----- GIVEN TEXT
Almost a namesake of the more famous On the Road by Kerouac, this is instead just The Road, a book among the less considered works of another fundamental Jack, London.
In short, the book describes, with sometimes extraordinarily detailed accounts, London's years of wandering around North America at about the age of twenty.
If in Kerouac's book we have a back and forth of cars traveling from one side of the coast to the other, here the automobile was not yet in existence. We are, in fact, towards the end of the 1800s, and if you wanted to travel a few hundred miles, you had to do so by train.
And it is precisely the train that is one of the most mentioned settings in the book, with precise instructions on how to evade controls and take advantage, in a transparent and - obviously - stealthy way, to hitch a ride to who knows where.
Or certain tragicomic scenes where the author himself begs for food in the houses of a city with one eye always on a possible escape; or the extravagant translations of the vagabonds' jargon, the boboes, functional customs and ways of communicating, which make one smile today.
Less amusing are certain descriptions of life in prison, the slums, or certain acts of violence to which the author stands witness, torn but aware of the futility of his intervention.
----------
#### BRIEF A
Count the lines of the records that contain the string "visible", treating case as significant, and give only the number.
The records that come next bear no relation to the review.
----- DATA FOR THIS EXERCISE
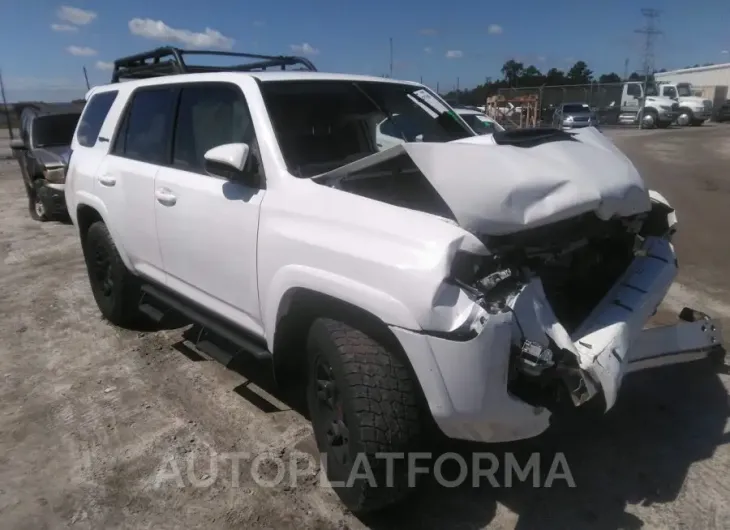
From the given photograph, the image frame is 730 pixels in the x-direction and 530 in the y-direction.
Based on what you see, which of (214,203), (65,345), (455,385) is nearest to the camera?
(455,385)

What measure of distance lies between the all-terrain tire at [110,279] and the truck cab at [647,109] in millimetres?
31820

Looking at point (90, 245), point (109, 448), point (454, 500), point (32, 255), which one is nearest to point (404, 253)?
point (454, 500)

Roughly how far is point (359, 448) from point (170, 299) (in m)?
2.07

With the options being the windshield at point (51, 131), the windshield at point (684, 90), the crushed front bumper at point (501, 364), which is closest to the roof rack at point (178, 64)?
the crushed front bumper at point (501, 364)

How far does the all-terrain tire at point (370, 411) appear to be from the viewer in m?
2.46

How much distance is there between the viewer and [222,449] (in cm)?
331

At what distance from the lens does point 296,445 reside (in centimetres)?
333

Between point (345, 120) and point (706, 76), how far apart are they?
56.4 m

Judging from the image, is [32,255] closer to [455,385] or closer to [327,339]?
[327,339]

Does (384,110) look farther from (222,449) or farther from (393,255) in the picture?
(222,449)

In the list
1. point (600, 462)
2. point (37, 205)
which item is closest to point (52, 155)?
point (37, 205)

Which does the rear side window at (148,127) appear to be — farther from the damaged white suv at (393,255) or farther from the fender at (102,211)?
the fender at (102,211)

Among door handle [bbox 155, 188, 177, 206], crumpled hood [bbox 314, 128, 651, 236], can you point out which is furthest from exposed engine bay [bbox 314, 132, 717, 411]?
door handle [bbox 155, 188, 177, 206]

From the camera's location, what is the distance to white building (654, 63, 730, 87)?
4772 centimetres
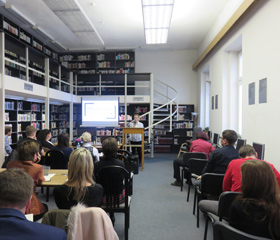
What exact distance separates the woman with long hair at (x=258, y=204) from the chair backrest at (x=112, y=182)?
3.91 feet

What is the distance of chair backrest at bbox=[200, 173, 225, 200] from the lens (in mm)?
2584

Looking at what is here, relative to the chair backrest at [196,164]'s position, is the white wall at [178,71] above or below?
above

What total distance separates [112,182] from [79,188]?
557mm

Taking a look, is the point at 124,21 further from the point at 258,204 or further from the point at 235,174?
the point at 258,204

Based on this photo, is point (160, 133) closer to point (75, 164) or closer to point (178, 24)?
point (178, 24)

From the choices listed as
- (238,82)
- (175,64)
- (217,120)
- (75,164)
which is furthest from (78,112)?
(75,164)

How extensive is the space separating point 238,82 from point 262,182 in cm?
487

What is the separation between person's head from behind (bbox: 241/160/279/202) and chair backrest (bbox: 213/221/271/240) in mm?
356

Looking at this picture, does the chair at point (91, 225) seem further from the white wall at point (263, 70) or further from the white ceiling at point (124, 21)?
the white ceiling at point (124, 21)

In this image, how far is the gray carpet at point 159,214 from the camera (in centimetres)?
265

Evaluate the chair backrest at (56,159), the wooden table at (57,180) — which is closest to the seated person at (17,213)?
the wooden table at (57,180)

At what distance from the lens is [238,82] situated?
5695mm

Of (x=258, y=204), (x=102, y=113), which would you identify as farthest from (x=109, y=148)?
(x=102, y=113)

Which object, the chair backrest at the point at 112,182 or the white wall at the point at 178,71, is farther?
the white wall at the point at 178,71
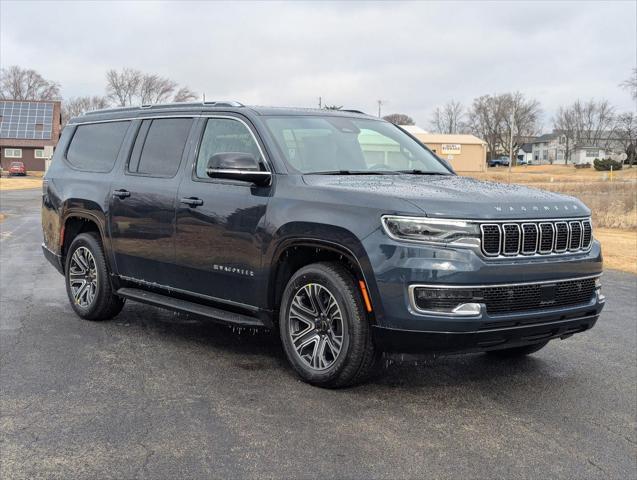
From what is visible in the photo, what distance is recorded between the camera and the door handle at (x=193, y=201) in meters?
5.75

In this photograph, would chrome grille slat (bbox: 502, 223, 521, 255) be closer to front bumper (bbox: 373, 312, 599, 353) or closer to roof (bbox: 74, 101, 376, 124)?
front bumper (bbox: 373, 312, 599, 353)

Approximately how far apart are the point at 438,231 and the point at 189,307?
7.88 ft

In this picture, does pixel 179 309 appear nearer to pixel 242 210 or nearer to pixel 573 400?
pixel 242 210

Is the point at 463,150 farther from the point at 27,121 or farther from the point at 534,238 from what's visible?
the point at 534,238

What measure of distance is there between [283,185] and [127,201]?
1.95 metres

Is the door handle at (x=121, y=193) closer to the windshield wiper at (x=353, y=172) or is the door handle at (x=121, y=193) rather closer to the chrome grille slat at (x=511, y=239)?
the windshield wiper at (x=353, y=172)

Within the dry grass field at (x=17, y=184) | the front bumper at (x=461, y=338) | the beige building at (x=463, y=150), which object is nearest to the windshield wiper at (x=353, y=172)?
the front bumper at (x=461, y=338)

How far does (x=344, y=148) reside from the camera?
5.85 metres

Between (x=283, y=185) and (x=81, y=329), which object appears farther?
(x=81, y=329)

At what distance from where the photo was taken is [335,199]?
4824 mm

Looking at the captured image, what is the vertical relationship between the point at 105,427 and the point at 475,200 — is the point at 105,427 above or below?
below

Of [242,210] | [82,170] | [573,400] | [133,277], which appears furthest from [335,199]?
[82,170]

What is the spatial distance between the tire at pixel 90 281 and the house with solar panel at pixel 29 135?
256 ft

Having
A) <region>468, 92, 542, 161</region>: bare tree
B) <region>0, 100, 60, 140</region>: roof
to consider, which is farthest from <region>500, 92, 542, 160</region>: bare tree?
<region>0, 100, 60, 140</region>: roof
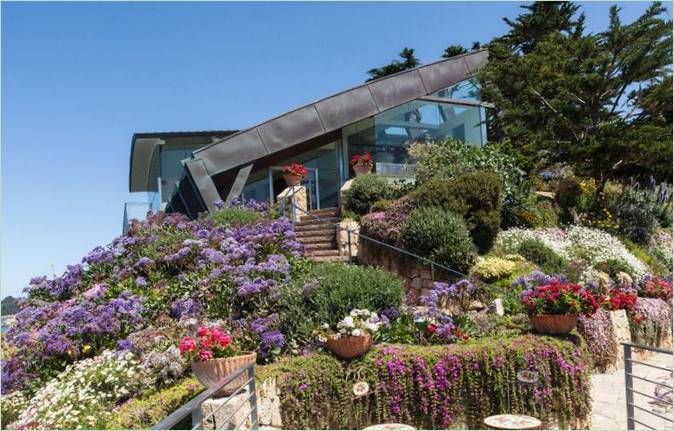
----------
#### BRIEF B
Output the part of the review that opens with the words "If in Kerouac's" and closes with "one smile today.", copied character for character.

#### CORRECT RESULT A
2

#### CORRECT RESULT B
If in Kerouac's book we have a back and forth of cars traveling from one side of the coast to the other, here the automobile was not yet in existence. We are, in fact, towards the end of the 1800s, and if you wanted to travel a few hundred miles, you had to do so by train.
And it is precisely the train that is one of the most mentioned settings in the book, with precise instructions on how to evade controls and take advantage, in a transparent and - obviously - stealthy way, to hitch a ride to who knows where.
Or certain tragicomic scenes where the author himself begs for food in the houses of a city with one eye always on a possible escape; or the extravagant translations of the vagabonds' jargon, the boboes, functional customs and ways of communicating, which make one smile today.